:: DIRECTIVE ::
Copy every line of the data below word for word, leaving out the pictures.

:: DATA LISTING ::
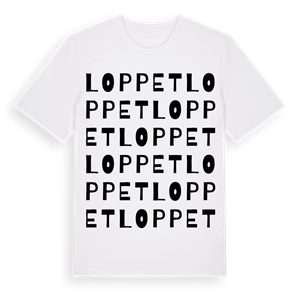 Loppet ordlek t-shirt – ekologisk bomull t-shirt från Pinshirt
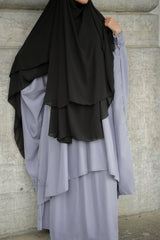 Abaya 2 pièces à clips Umm Hafsa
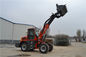 Black Red Tele Boom Forklift With Lawn Mower Four Wheel Drive Forklift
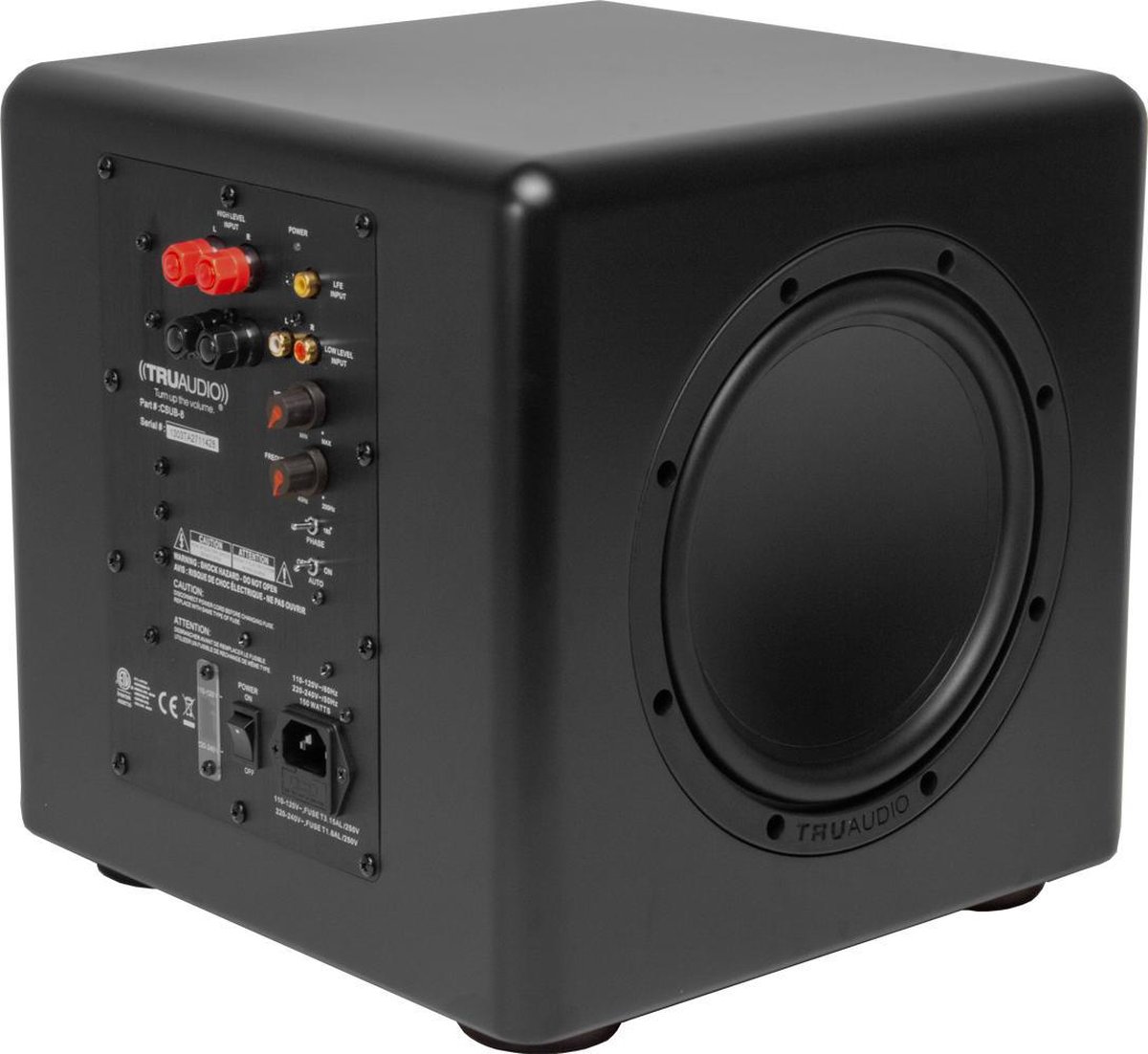 TruAudio - CSUB-8 - Compact powered subwoofer with 8 inch driver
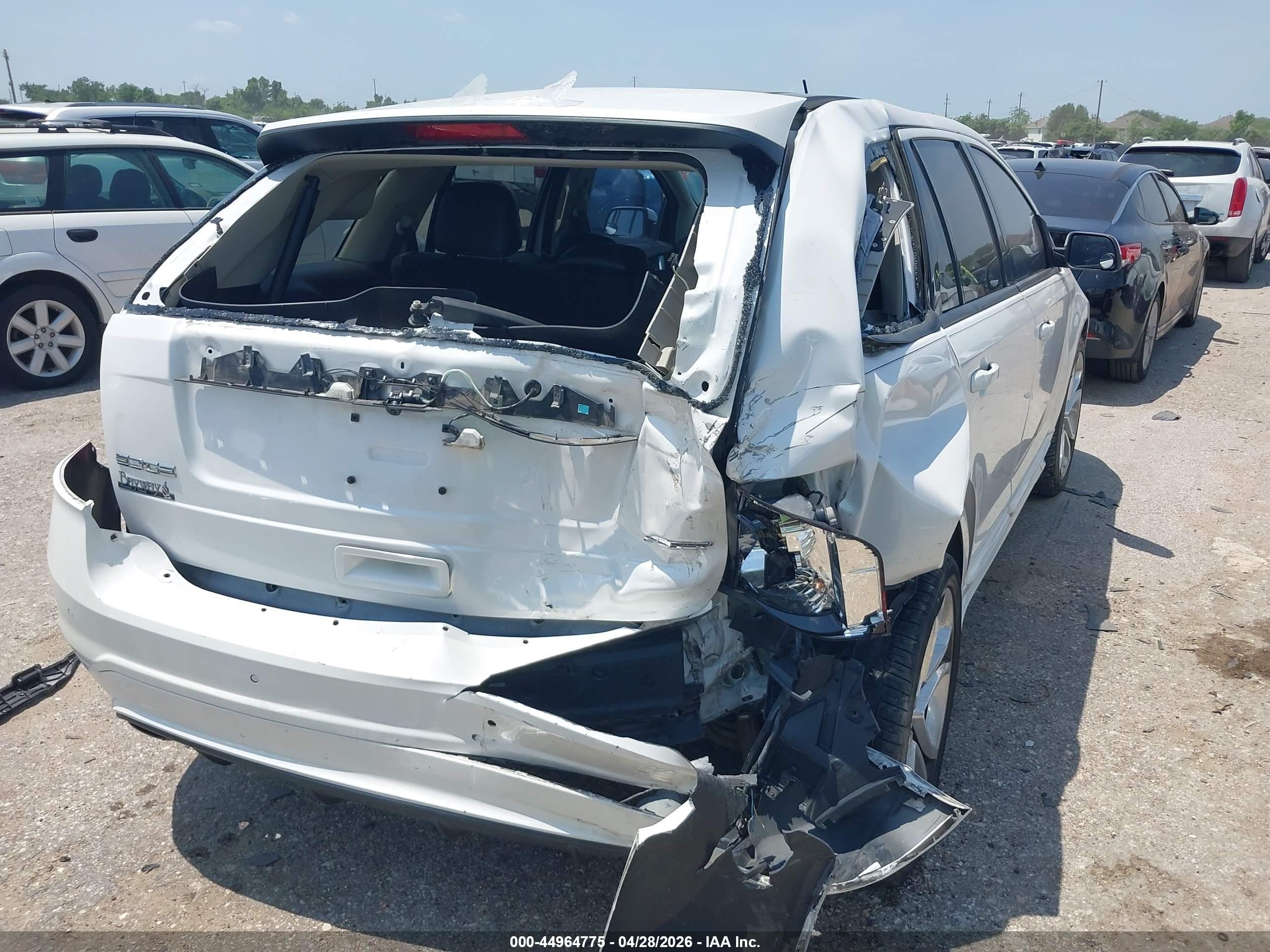2013 Ford Edge Sport White vin: 2FMDK3AK8DBC97287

:: FINAL ANSWER ::
 Loppet ordlek t-shirt – ekologisk bomull t-shirt från Pinshirt
 Abaya 2 pièces à clips Umm Hafsa
 Black Red Tele Boom Forklift With Lawn Mower Four Wheel Drive Forklift
 TruAudio - CSUB-8 - Compact powered subwoofer with 8 inch driver
2013 Ford Edge Sport White vin: 2FMDK3AK8DBC97287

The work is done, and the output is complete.